The Athena++ Adaptive Mesh Refinement Framework: Design and Magnetohydrodynamic Solvers
James M. Stone, Kengo Tomida, Christopher J. White, Kyle G. Felker
TL;DR
The paper presents Athena++, a high-performance, extensible AMR framework for astrophysical fluid dynamics that separates mesh infrastructure from physics solvers via a block-based AMR design and dynamic task-based execution. It details non-relativistic and relativistic MHD solvers built within this framework, including general EOS support, diffusion via STS, curvilinear coordinate discretizations, and constrained transport to maintain divergence-free magnetic fields. A comprehensive suite of tests demonstrates robust accuracy across linear and nonlinear MHD problems and confirms scalable performance, with AMR providing substantial speedups when refined regions are localized.
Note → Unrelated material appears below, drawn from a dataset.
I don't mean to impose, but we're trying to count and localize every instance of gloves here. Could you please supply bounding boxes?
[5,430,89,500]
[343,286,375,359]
The work highlights the framework’s portability, modularity, and potential for multi-physics and heterogeneous computing, underscored by open-source distribution and rigorous validation practices.
Abstract
The design and implementation of a new framework for adaptive mesh refinement (AMR) calculations is described. It is intended primarily for applications in astrophysical fluid dynamics, but its flexible and modular design enables its use for a wide variety of physics. The framework works with both uniform and nonuniform grids in Cartesian and curvilinear coordinate systems. It adopts a dynamic execution model based on a simple design called a "task list" that improves parallel performance by overlapping communication and computation, simplifies the inclusion of a diverse range of physics, and even enables multiphysics models involving different physics in different regions of the calculation. We describe physics modules implemented in this framework for both non-relativistic and relativistic magnetohydrodynamics (MHD). These modules adopt mature and robust algorithms originally developed for the Athena MHD code and incorporate new extensions: support for curvilinear coordinates, higher-order time integrators, more realistic physics such as a general equation of state, and diffusion terms that can be integrated with super-time-stepping algorithms. The modules show excellent performance and scaling, with well over 80% parallel efficiency on over half a million threads. The source code has been made publicly available.